Segment Open

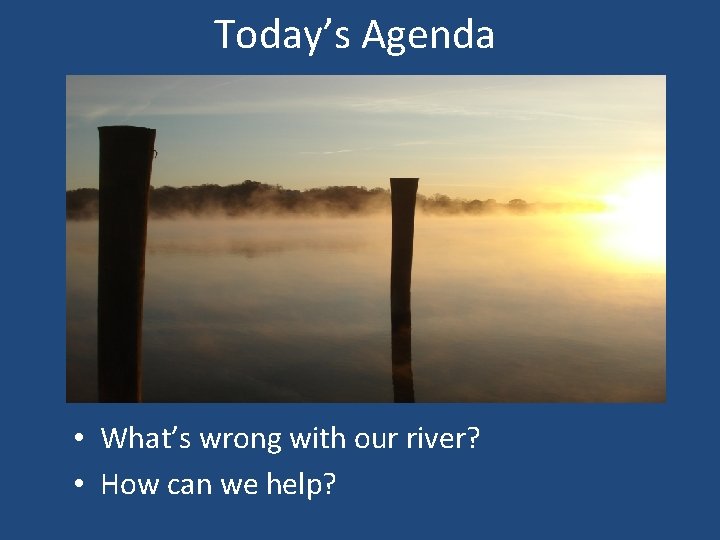 Today’s Agenda

• What’s wrong with our river?
• How can we help?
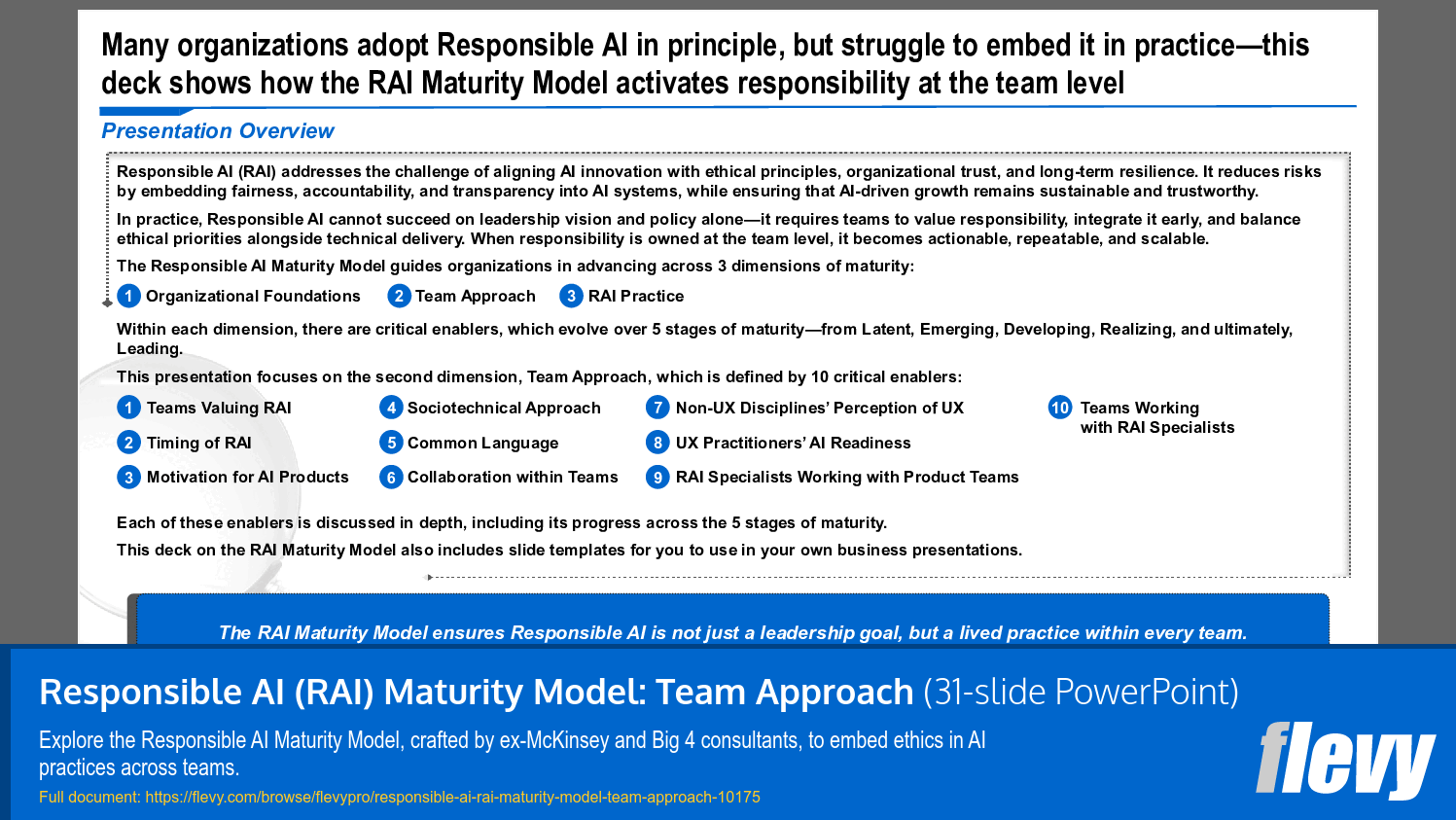 Many organizations adopt Responsible AI in principle, but struggle to embed it in practice—this deck shows how the RAI Maturity Model activates responsibility at the team level

Presentation Overview

Responsible AI (RAI) addresses the challenge of aligning AI innovation with ethical principles, organizational trust, and long-term resilience. It reduces risks by embedding fairness, accountability, and transparency into AI systems, while ensuring that AI-driven growth remains sustainable and trustworthy.

In practice, Responsible AI cannot succeed on leadership vision and policy alone—it requires teams to value responsibility, integrate it early, and balance ethical priorities alongside technical delivery. When responsibility is owned at the team level, it becomes actionable, repeatable, and scalable.

The Responsible AI Maturity Model guides organizations in advancing across 3 dimensions of maturity:

1 Organizational Foundations 2 Team Approach 3 RAI Practice

Within each dimension, there are critical enablers, which evolve over 5 stages of maturity—from Latent, Emerging, Developing, Realizing, and ultimately, Leading.

This presentation focuses on the second dimension, Team Approach, which is defined by 10 critical enablers:

1 Teams Valuing RAI
2 Timing of RAI
3 Motivation for AI Products
4 Sociotechnical Approach
5 Common Language
6 Collaboration within Teams
7 Non-UX Disciplines' Perception of UX
8 UX Practitioners' AI Readiness
9 RAI Specialists Working with Product Teams
10 Teams Working with RAI Specialists

Each of these enablers is discussed in depth, including its progress across the 5 stages of maturity.

This deck on the RAI Maturity Model also includes slide templates for you to use in your own business presentations.

The RAI Maturity Model ensures Responsible AI is not just a leadership goal, but a lived practice within every team.

Responsible AI (RAI) Maturity Model: Team Approach (31-slide PowerPoint)

Explore the Responsible AI Maturity Model, crafted by ex-McKinsey and Big 4 consultants, to embed ethics in AI practices across teams.

Full document: https://flevy.com/browse/flevypro/responsible-ai-rai-maturity-model-team-approach-10175

flevy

Segment Closed

What the task asks: Every line above that holds "across" should be copied out.

Result:
The Responsible AI Maturity Model guides organizations in advancing across 3 dimensions of maturity:
Each of these enablers is discussed in depth, including its progress across the 5 stages of maturity.
Explore the Responsible AI Maturity Model, crafted by ex-McKinsey and Big 4 consultants, to embed ethics in AI practices across teams.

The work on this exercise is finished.